• Task statement:
Retype every one of the rows below character for character, leaving the pictures out of your answer.

• Data section:
§ §
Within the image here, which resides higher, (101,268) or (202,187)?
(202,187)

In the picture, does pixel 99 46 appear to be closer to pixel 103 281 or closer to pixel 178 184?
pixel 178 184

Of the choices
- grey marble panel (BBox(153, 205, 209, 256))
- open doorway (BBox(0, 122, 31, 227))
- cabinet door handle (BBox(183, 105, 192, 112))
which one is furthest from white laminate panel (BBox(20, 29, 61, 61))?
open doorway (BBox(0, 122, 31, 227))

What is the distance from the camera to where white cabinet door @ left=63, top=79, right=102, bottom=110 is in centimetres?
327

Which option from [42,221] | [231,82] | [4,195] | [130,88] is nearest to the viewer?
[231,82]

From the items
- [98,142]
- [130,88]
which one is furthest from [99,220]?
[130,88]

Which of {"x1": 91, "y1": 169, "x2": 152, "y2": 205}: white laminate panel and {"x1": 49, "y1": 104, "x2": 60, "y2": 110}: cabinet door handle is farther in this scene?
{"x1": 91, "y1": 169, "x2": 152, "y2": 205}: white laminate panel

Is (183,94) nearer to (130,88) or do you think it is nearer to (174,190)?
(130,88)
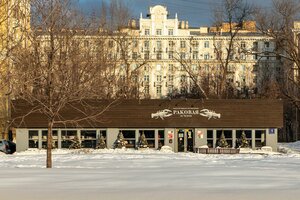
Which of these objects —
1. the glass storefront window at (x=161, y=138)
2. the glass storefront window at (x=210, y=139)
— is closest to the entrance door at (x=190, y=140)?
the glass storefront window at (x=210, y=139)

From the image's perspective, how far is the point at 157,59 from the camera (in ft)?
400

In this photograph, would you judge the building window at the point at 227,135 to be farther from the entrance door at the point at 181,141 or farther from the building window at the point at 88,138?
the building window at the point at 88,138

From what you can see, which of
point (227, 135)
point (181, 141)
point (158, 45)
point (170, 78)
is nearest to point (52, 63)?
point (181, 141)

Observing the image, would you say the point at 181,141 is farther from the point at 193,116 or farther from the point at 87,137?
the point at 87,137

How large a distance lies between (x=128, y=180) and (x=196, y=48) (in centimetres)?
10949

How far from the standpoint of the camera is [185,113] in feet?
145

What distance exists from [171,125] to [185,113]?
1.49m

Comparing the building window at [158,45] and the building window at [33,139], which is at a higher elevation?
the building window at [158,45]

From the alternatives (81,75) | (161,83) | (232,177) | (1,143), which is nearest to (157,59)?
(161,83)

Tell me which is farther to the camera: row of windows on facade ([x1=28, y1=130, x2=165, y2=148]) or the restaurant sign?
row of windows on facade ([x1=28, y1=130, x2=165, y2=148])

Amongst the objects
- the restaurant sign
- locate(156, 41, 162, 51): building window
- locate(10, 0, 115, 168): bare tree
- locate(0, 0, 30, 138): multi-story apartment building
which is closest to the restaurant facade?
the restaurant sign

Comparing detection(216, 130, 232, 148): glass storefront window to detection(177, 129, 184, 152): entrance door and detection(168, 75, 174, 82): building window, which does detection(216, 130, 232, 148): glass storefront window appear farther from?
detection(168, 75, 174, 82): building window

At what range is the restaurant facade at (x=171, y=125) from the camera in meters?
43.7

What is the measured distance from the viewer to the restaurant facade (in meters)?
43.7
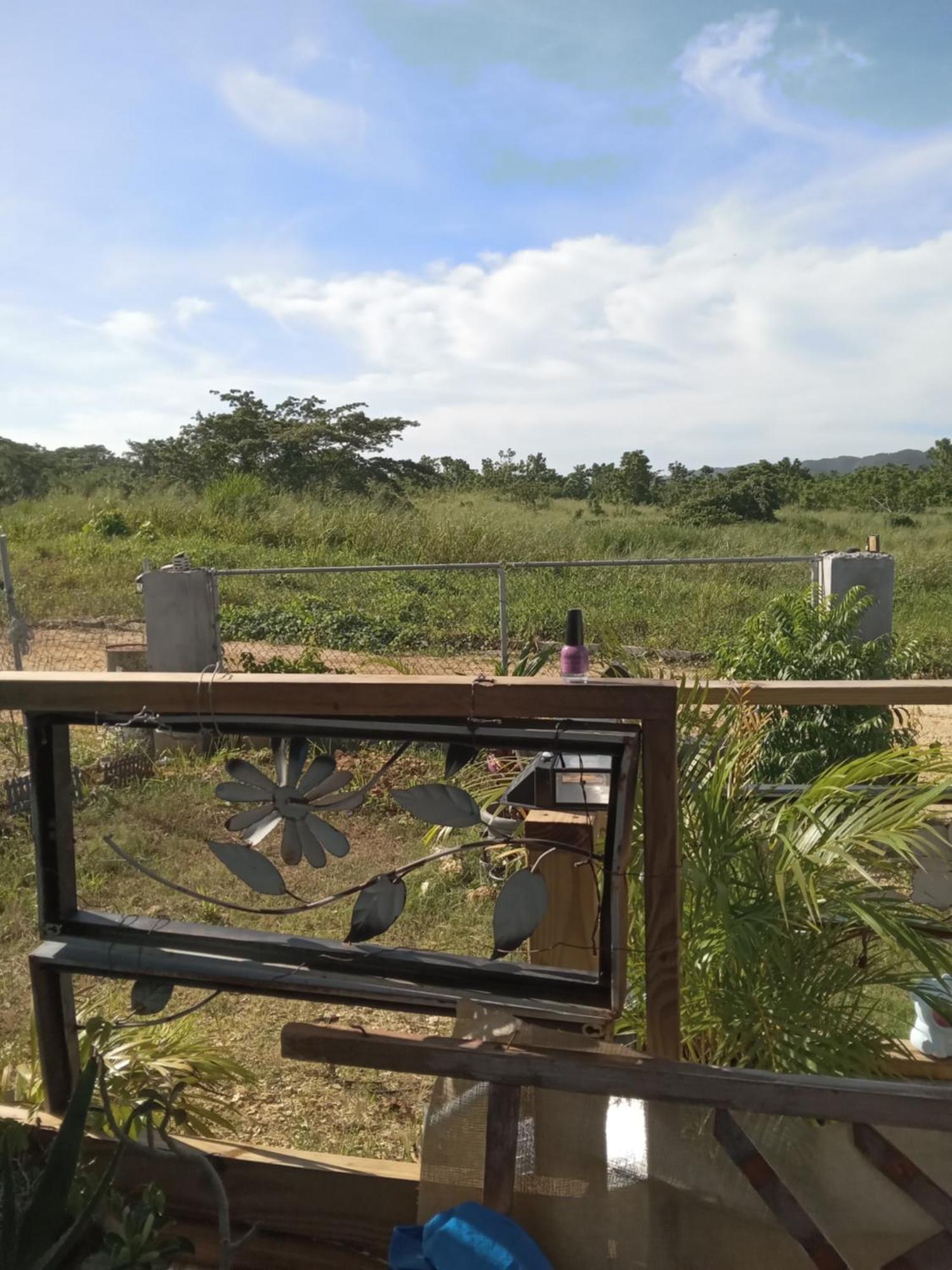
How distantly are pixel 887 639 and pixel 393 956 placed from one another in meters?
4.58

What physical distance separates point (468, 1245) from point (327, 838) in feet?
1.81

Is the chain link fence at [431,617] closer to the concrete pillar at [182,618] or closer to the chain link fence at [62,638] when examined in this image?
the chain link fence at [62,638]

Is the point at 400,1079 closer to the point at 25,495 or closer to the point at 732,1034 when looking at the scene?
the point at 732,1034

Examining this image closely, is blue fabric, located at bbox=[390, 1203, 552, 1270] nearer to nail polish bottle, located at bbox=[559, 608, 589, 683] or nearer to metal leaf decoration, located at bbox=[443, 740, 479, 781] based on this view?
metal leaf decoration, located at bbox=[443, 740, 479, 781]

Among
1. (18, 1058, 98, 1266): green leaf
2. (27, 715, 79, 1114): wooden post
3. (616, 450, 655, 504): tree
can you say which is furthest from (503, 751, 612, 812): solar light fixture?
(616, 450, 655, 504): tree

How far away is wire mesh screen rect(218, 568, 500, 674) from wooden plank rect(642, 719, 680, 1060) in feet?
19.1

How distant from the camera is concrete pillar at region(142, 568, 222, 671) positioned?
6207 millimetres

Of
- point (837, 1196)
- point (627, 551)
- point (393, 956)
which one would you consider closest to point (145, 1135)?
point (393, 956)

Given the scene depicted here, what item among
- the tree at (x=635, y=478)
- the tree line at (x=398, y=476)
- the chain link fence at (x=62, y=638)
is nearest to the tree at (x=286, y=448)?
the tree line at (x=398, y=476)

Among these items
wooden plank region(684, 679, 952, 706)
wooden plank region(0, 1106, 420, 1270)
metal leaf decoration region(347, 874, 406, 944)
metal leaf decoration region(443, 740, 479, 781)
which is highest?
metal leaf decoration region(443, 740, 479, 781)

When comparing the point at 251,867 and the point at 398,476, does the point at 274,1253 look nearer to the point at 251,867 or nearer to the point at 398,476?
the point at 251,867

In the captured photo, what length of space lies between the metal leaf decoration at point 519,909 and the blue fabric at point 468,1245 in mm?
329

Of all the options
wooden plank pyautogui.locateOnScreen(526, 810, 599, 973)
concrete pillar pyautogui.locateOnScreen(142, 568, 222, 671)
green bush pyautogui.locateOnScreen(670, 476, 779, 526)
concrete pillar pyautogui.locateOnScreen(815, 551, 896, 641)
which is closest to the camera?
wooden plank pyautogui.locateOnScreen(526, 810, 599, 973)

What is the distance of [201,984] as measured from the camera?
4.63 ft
§ §
• Output for this exercise:
Within the image here, which resides higher, (101,268) or (202,187)?
(202,187)

In the picture, does pixel 99 46 appear to be closer to pixel 103 281 or closer to pixel 178 184?
pixel 178 184

Of the choices
- grey marble panel (BBox(153, 205, 209, 256))
- open doorway (BBox(0, 122, 31, 227))
- cabinet door handle (BBox(183, 105, 192, 112))
which one is furthest from white laminate panel (BBox(20, 29, 61, 61))?
open doorway (BBox(0, 122, 31, 227))

What is the distance from the camera to where white cabinet door @ left=63, top=79, right=102, bottom=110 is in centimetres?
327

Which option from [42,221] | [231,82] | [4,195] | [130,88] is nearest to the viewer?
[231,82]

From the items
- [98,142]
- [130,88]
which one is furthest from [99,220]?
[130,88]

Which of {"x1": 91, "y1": 169, "x2": 152, "y2": 205}: white laminate panel and {"x1": 49, "y1": 104, "x2": 60, "y2": 110}: cabinet door handle is farther in this scene?
{"x1": 91, "y1": 169, "x2": 152, "y2": 205}: white laminate panel

Is (183,94) nearer to (130,88) or do you think it is nearer to (174,190)?
(130,88)
Which of these objects —
1. the glass storefront window at (x=161, y=138)
2. the glass storefront window at (x=210, y=139)
— is closest to the entrance door at (x=190, y=140)?
the glass storefront window at (x=210, y=139)

From the image's perspective, how far is the point at 157,59 from the camera (in ft)?
400

In this photograph, would you judge the building window at the point at 227,135 to be farther from the entrance door at the point at 181,141 or farther from the building window at the point at 88,138?
the building window at the point at 88,138

From what you can see, which of
point (227, 135)
point (181, 141)
point (158, 45)
point (170, 78)
is nearest to point (52, 63)?
point (181, 141)

Observing the image, would you say the point at 181,141 is farther from the point at 193,116 or farther from the point at 87,137?
the point at 87,137

How large a distance lies between (x=128, y=180) and (x=196, y=48) (in centimetres)?
10949

How far from the standpoint of the camera is [185,113] in feet?
145

What distance exists from [171,125] to [185,113]?
1.49m

Comparing the building window at [158,45] and the building window at [33,139], which is at a higher elevation?
the building window at [158,45]

From the alternatives (81,75) | (161,83) | (232,177) | (1,143), which is nearest to (157,59)?
(161,83)

Tell me which is farther to the camera: row of windows on facade ([x1=28, y1=130, x2=165, y2=148]) or the restaurant sign?
row of windows on facade ([x1=28, y1=130, x2=165, y2=148])

Amongst the objects
- the restaurant sign
- locate(156, 41, 162, 51): building window
- locate(10, 0, 115, 168): bare tree
- locate(0, 0, 30, 138): multi-story apartment building
which is closest to the restaurant facade?
the restaurant sign

Comparing detection(216, 130, 232, 148): glass storefront window to detection(177, 129, 184, 152): entrance door and detection(168, 75, 174, 82): building window, which does detection(216, 130, 232, 148): glass storefront window appear farther from?
detection(168, 75, 174, 82): building window

At what range is the restaurant facade at (x=171, y=125) from the camera in meters?
43.7

What is the measured distance from the viewer to the restaurant facade (in meters)?
43.7
How distantly are pixel 887 639 and pixel 393 956 placed from one another in meters?
4.58

What physical distance separates point (468, 1245) from point (327, 838) in feet?
1.81

Is the chain link fence at [431,617] closer to the concrete pillar at [182,618] or closer to the chain link fence at [62,638] when examined in this image?
the chain link fence at [62,638]

Is the point at 400,1079 closer to the point at 25,495 or closer to the point at 732,1034 when looking at the scene?
the point at 732,1034

Examining this image closely, is blue fabric, located at bbox=[390, 1203, 552, 1270] nearer to nail polish bottle, located at bbox=[559, 608, 589, 683] or nearer to metal leaf decoration, located at bbox=[443, 740, 479, 781] based on this view?
metal leaf decoration, located at bbox=[443, 740, 479, 781]

Among
1. (18, 1058, 98, 1266): green leaf
2. (27, 715, 79, 1114): wooden post
3. (616, 450, 655, 504): tree
can you say which is furthest from (503, 751, 612, 812): solar light fixture?
(616, 450, 655, 504): tree

How far away is wire mesh screen rect(218, 568, 500, 674) from wooden plank rect(642, 719, 680, 1060) in feet?
19.1

How distant from the camera is concrete pillar at region(142, 568, 222, 671) positioned?
6207 millimetres

Of
- point (837, 1196)
- point (627, 551)
- point (393, 956)
which one would you consider closest to point (145, 1135)?
point (393, 956)

Given the scene depicted here, what item among
- the tree at (x=635, y=478)
- the tree line at (x=398, y=476)
- the chain link fence at (x=62, y=638)
is nearest to the tree at (x=286, y=448)?
the tree line at (x=398, y=476)

Among these items
wooden plank region(684, 679, 952, 706)
wooden plank region(0, 1106, 420, 1270)
metal leaf decoration region(347, 874, 406, 944)
metal leaf decoration region(443, 740, 479, 781)
which is highest?
metal leaf decoration region(443, 740, 479, 781)

When comparing the point at 251,867 and the point at 398,476, does the point at 274,1253 look nearer to the point at 251,867 or nearer to the point at 398,476?
the point at 251,867

In the captured photo, what length of space lies between the metal leaf decoration at point 519,909 and the blue fabric at point 468,1245 in mm?
329

Of all the options
wooden plank pyautogui.locateOnScreen(526, 810, 599, 973)
concrete pillar pyautogui.locateOnScreen(142, 568, 222, 671)
green bush pyautogui.locateOnScreen(670, 476, 779, 526)
concrete pillar pyautogui.locateOnScreen(815, 551, 896, 641)
which is closest to the camera?
wooden plank pyautogui.locateOnScreen(526, 810, 599, 973)

What is the distance of [201,984] as measured from the camera?
4.63 ft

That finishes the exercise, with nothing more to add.